→ STATED EXERCISE 1
Copy the forum thread from "## julieannfelicity (Jun" to "(Mar 10, 2011)", word for word.
→ STATED EXERCISE 2
In the forum thread, which colors does kindlequeen list in the reply about a favorite color?

→ SOURCE TEXT

Can you wear black and brown together?


----------



## Carol (was Dara) (Feb 19, 2011)

Nope, it always looks weird to me.

Who do you find prettier, Scarlet Johanson or Megan Fox?


----------



## JimJ (Mar 3, 2009)

Scarlett Johansson

What's your favorite TV show that is still on the air?


----------



## kindlequeen (Sep 3, 2010)

Modern Family

What's your fave TV show not on the air?


----------



## spotsmom (Jan 20, 2011)

Sure.  If Charlie Sheen can sell out 2 performances (what exactly does he DO?) at Radio City, we're all in trouble.

What is your favorite Martin Sheen role?


----------



## JimJ (Mar 3, 2009)

Apocalypse Now (The West Wing is a close second)

What is your favorite war movie?


----------



## Carol (was Dara) (Feb 19, 2011)

Lord of the Rings counts as a war movie, right?  

Slasher films: yea or nay?


----------



## JimJ (Mar 3, 2009)

Dara England said:


> Lord of the Rings counts as a war movie, right?
> 
> Slasher films: yea or nay?


Yea. Slasher films (and other horror films) were a huge part of my childhood. I used to walk down to the local video store and rent a bunch of them all the time. Those were good times.

Favorite horror film?


----------



## kindlequeen (Sep 3, 2010)

Does Snow White count?  Otherwise, I'm liking Zombieland right now.... not really into the slasher stuff

What's your favorite suspense film?


----------



## coffeetx (Feb 12, 2011)

I always remember Fatal Attraction as a movie that kept me hanging on the edge of my seat.

What's your favorite movie with a twist ending?


----------



## JimJ (Mar 3, 2009)

Psycho

If you could have any super power, what would it be?


----------



## coffeetx (Feb 12, 2011)

Invisibility...I like to observe people and this would make it much easier 

Who is your favorite super hero?


----------



## Carol (was Dara) (Feb 19, 2011)

Sadly, I don't know anyone who looks like Hugh Jackman.  

When was the last time you played in the rain?


----------



## Valmore Daniels (Jul 12, 2010)

Answer: More years than I care to count. 

Question: When was the last time you had a snowball fight?


----------



## Susan in VA (Apr 3, 2009)

A couple of months ago.

What's your favorite color?


----------



## kindlequeen (Sep 3, 2010)

Depends on my mood - I love blues, greens, pinks and purples

What's your favorite season?


----------



## JimJ (Mar 3, 2009)

kindlequeen said:


> Depends on my mood - I love blues, greens, pinks and purples
> 
> What's your favorite season?


Fall. Football and cool weather, love it.

What is the first thing you would buy if you won the lottery?


----------



## julieannfelicity (Jun 28, 2010)

A: I'd buy a reliable car (preferably a minivan)
B: What type of car do you drive?


----------



## bamboolemur (Mar 10, 2011)

→ DATASET ENTRIES
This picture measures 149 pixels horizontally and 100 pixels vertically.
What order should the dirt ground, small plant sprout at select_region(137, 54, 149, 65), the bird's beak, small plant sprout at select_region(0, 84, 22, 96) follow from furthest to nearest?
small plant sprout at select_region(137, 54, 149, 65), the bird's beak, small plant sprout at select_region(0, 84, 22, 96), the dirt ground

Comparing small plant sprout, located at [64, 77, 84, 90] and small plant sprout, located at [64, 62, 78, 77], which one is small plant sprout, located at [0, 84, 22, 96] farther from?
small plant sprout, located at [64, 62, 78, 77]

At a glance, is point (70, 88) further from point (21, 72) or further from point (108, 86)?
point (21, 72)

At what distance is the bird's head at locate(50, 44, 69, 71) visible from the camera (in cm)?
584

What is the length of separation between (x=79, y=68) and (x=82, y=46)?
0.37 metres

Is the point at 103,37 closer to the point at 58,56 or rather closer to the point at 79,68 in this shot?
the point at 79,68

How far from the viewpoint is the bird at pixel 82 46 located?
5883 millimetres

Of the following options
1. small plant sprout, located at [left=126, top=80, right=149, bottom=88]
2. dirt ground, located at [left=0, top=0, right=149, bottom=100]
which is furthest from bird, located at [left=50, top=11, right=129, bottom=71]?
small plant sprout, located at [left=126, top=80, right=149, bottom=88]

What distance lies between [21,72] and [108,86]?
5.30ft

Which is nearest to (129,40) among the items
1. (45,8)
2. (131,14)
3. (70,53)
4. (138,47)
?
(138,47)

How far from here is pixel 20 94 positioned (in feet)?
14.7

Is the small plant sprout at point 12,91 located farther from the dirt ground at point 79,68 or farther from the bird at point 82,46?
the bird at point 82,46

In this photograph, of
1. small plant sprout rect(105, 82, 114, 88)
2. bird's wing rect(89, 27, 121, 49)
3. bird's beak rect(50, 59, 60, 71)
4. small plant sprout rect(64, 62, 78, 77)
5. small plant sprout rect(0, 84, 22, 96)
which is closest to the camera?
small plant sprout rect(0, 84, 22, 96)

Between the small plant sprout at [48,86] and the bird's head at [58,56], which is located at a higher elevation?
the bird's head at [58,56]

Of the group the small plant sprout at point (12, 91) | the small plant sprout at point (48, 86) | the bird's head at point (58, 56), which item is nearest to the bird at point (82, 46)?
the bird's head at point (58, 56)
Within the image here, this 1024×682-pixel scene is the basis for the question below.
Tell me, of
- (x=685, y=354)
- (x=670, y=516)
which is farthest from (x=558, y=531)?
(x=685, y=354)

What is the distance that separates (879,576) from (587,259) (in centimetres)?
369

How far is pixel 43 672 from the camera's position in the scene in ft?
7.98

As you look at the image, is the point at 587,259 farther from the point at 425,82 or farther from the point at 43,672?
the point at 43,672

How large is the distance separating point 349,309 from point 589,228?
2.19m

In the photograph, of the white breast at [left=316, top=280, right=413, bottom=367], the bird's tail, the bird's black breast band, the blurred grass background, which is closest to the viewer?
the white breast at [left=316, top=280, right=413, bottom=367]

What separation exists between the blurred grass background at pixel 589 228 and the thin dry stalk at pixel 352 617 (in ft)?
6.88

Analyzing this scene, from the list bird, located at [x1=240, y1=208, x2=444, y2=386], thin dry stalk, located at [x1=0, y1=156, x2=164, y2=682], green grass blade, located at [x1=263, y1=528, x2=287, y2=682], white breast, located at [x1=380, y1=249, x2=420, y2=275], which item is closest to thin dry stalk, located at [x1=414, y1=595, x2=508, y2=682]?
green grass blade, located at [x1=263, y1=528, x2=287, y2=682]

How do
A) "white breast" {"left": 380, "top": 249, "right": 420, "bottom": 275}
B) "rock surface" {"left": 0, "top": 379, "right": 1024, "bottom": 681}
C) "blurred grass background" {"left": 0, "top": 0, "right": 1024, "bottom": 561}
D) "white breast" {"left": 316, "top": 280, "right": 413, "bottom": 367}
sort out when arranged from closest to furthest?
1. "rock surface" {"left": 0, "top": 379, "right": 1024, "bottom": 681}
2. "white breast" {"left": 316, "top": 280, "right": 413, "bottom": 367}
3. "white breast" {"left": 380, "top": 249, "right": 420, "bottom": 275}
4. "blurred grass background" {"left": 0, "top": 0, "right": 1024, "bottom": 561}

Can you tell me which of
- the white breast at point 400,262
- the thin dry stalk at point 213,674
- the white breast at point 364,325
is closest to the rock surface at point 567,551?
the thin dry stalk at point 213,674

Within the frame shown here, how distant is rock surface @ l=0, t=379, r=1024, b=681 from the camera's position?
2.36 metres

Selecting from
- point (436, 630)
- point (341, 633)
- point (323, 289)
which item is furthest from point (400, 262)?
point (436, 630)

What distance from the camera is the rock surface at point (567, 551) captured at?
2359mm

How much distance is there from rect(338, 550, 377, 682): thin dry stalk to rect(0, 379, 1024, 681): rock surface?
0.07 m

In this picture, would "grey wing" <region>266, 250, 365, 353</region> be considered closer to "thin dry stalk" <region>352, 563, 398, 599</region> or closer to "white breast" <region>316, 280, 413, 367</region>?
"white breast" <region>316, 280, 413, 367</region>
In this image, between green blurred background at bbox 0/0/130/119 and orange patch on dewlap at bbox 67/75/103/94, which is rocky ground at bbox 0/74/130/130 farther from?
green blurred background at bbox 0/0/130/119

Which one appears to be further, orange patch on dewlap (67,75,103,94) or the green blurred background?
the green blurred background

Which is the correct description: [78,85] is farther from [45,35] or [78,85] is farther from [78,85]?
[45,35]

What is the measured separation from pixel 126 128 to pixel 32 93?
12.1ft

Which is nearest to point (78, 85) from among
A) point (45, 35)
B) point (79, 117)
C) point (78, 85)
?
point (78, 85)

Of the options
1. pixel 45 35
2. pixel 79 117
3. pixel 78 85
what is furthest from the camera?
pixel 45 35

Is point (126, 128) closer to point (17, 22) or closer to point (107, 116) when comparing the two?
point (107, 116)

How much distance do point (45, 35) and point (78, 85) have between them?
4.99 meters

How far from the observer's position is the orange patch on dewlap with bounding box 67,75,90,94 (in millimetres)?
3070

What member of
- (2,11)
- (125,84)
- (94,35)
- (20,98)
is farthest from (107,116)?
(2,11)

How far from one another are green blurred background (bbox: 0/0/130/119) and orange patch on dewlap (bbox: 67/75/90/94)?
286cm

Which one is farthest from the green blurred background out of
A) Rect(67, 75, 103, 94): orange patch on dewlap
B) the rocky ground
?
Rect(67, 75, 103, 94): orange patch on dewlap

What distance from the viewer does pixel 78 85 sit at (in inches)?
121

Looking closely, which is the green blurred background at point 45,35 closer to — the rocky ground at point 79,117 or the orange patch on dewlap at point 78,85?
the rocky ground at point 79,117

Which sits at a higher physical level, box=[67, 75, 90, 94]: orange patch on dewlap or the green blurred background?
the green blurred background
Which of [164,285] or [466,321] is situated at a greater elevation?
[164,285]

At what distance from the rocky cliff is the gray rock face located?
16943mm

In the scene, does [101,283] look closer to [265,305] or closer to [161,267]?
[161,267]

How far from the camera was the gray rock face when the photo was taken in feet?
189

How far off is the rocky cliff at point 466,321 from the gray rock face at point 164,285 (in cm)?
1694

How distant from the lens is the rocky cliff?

→ FULL SOLUTION 1
## julieannfelicity (Jun 28, 2010)

A: I'd buy a reliable car (preferably a minivan)
B: What type of car do you drive?


----------



## bamboolemur (Mar 10, 2011)

→ FULL SOLUTION 2
Blues, greens, pinks and purples.